Alguna vez idealice estar con un negro, nunca lo hice. Hoy estaba con uno. Desnudos bajo el enorme ventilador del techo fuimos tanteándonos, investigando nuestros cuerpos diferentes. El buscaba mis pechos, sus pezones claros. Yo su polla. Su enorme falo negro cada vez más firme y turgente. Jamás había tenido entre mis manos algo parecido. Una sobre la otra apenas lo cubrían. Lo acariciaba, frotaba, mordisqueaba. En la boca apenas si cabía pero con la lengua hacia diabluras. Estaba claro que aquello no entraba en mi coño pero también que íbamos a jugar a tope y que su leche terminaría regando mi cintura.
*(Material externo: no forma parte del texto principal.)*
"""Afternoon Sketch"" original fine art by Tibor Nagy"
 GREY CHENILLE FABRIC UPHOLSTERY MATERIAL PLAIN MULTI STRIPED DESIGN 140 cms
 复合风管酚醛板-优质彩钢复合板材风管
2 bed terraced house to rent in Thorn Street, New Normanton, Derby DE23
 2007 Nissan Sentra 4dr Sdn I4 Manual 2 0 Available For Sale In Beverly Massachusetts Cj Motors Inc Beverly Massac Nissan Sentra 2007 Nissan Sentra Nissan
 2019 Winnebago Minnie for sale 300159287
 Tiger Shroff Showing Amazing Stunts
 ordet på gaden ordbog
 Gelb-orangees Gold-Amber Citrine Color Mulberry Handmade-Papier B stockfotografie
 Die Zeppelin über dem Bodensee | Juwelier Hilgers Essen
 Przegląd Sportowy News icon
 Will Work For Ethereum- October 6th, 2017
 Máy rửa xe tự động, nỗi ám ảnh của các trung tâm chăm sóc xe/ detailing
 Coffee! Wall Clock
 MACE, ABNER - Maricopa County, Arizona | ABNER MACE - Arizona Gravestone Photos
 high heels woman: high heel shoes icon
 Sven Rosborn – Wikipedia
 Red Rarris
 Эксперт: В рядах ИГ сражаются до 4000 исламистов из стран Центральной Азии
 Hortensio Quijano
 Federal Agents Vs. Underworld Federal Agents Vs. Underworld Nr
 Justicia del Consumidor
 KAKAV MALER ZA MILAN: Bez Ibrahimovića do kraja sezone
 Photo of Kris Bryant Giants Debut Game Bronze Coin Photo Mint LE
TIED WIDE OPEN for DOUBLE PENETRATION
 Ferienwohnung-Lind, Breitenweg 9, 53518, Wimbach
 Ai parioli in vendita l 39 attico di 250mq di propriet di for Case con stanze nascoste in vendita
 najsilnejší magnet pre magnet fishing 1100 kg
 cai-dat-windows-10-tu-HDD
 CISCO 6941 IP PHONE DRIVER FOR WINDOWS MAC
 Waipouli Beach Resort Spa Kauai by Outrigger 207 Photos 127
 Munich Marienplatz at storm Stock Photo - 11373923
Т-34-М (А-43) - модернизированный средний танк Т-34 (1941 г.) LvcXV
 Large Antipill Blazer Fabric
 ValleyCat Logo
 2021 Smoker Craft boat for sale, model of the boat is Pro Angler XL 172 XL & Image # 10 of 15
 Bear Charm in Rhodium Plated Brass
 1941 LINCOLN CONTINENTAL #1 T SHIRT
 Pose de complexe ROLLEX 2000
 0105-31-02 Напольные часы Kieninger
Paso mucho rato hasta que cubiertos de semen quedamos dormidos en la cama.
Eran las cinco cuando limpios, aseados y en pareo, aguardábamos a nuestras parejas en el bar.
Llegaron pletóricos, sucios y contentos.
         —Nos duchamos y al jacuzzi—dijo José Luis Estampándome un beso en los labios.
José Luis
Que será de los Fletcher, de aquel resort encantador, del yacusi. En la calle llueve. Mañana los niños, solo ellos, podrán romper la cuarentena, podrán, como dice la orden ministerial, ir a la farmacia, al banco o los supermercados, que agudos. Oigo a mi suegra despotricar contra el Sr. Presidente que habla mucho y no dice nada, que ha sido engañado, no como un chino sino por los chinos, vendiéndole mascarillas defectuosas y test en mal estado, que es el hazmerreír de la Comunidad Europea a la que propone medidas económicas que están en contra de sus propios reglamentos. Que está manejando esta crisis, la más grave de las vividas hasta ahora, con una gestión caótica, improvisada y sin consenso.
Como diría Rick Blaine (Humphrey Bogart) a Ilsa Lund (Ingrid Berman) en la película Casagrande (1942): “Siempre nos quedará Paris”. Pensaremos que esto acabara que veremos de nuevo el sol, los paseos con gente, los bares, las terracitas, los niños corriendo y los mayores meditando en cualquier banco. Pasará tiempo y nos aferraremos, como en la película, a que el amor, la libertad y la vida están siempre por encima de la separación o de la política con su infame y mal manejada cuarentena, de más de 100 días.